Dit artikel spreekt voor zich.
[11] De genoemde overtredingen zijn economische delicten. De hoogte van de bestuurlijke boete is dan ook gelijk aan de boete die op grond van de Wet op de Economische Delicten kan worden opgelegd. De categorie (boete van de vierde categorie) geeft de maximale hoogte van de boete aan. Het hier om het exploiteren van de opvang zonder inschrijving in het register of wanneer sprake is van een exploitatieverbod.
[12] Overtreding van de medewerkingsplicht (ten aanzien van het toezicht) is een strafbaar feit. De hoogte van de boete komt derhalve overeen met het genoemde bedrag in het Wetboek van strafrecht (artikel 184).
[1] Het gaat hier om de passende beroepskwalificatie overeenkomstig de Wet. De beroepskwalificaties verschillen per functie. Voor de functie pedagogisch medewerkers geldt bijvoorbeeld een opleidingseis. Bij andere functies gaat het om een minimaal werk- en opleidingsniveau.
[2] Voor- en vroegschoolse educatie
[3] De wet bepaalt dat de binnenspeelruimte ten minste 3,5 m2 per aanwezig kind moet bedragen. Indien de ruimte tussen de 3 – 3,5 m2 is, bedraagt de boete € 2.000. Is de ruimte minder dan 3 m2 dan is de boete hoger, namelijk, € 3.000.
[4] Indien de buitenruimte niet aangrenzend is aan de opvang, is vereist dat de buitenruimte in ieder geval in de directe nabijheid en voor kinderen toegankelijk en veilig bereikbaar is.

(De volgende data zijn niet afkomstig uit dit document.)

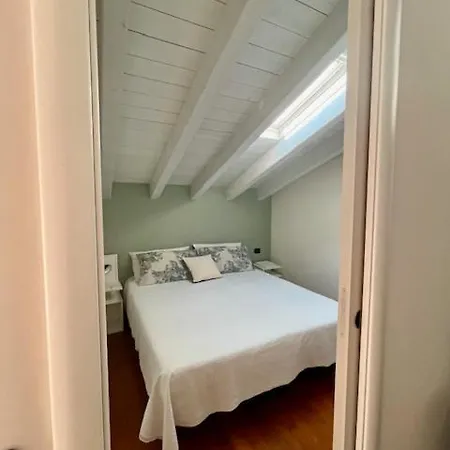 Studio21 Διαμέρισμα Μόνζα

[5] In artikel 5, lid 4 van de Regeling kwaliteit kinderopvang en peuterspeelzalen 2012 (Regeling) is bepaald dat een kind gedurende de week gebruik maakt van ten hoogste twee verschillende stamgroepen. De stamgroep of basisgroep is de groep waar het kind toe behoort.
[6] In de Regeling (artikel 5, lid 3) is bepaald dat aan een kind ten hoogste drie vaste beroepskrachten toegewezen wordt, waarvan per dag ten minste één beroepskracht werkzaam is in de groep van dat kind.
[7] Teneinde de continuïteit voor de kinderen te waarborgen worden kinderen ingedeeld in stamgroepen. Zo weten kind en ouders in welke stamgroep het kind zit en welke beroepskrachten op welke dag bij welke groep horen. De stamgroep heeft een vaste ruimte. Op rustige dagen kunnen stamgroepen samengevoegd worden in één groepsruimte. Eén van de stamgroepen maakt dan gebruik van de stamgroepruimte van de andere groep. Gebruik van meer dan twee stamgroepruimtes per kind is niet toegestaan.
[8] De toezichthouder onderzoekt of een gastouder de inhoud van het pedagogisch beleid kent. Dit kan door de gastouder hierop te bevragen.
[9] Een ieder is verplicht aan een toezichthouder binnen de door hem gestelde redelijke termijn alle medewerking te verlenen die deze redelijkerwijs kan vorderen bij de uitoefening van zijn bevoegdheden (artikel 5:20 van de Algemene wet bestuursrecht). Weigering van medewerking is strafbaar ingevolge artikel 184 van het Wetboek van strafrecht. De Wet (artikel 1.72 en 2.28) voorziet er in dat een bestuurlijke boete kan worden opgelegd. Er moet wel sprake zijn van verwijtbaar gedrag van de betrokkene. De hoogte van de bestuurlijke boete is gelijk aan de geldboete die op grond van het strafrecht geldt.
[10] Het gaat hier om afspraken die het college maakt met een houder van een kindcentrum of peuterspeelzaal met het oog op een zo groot mogelijke deelname van het aantal kinderen aan voorschoolse educatie en de resultaten daarvan.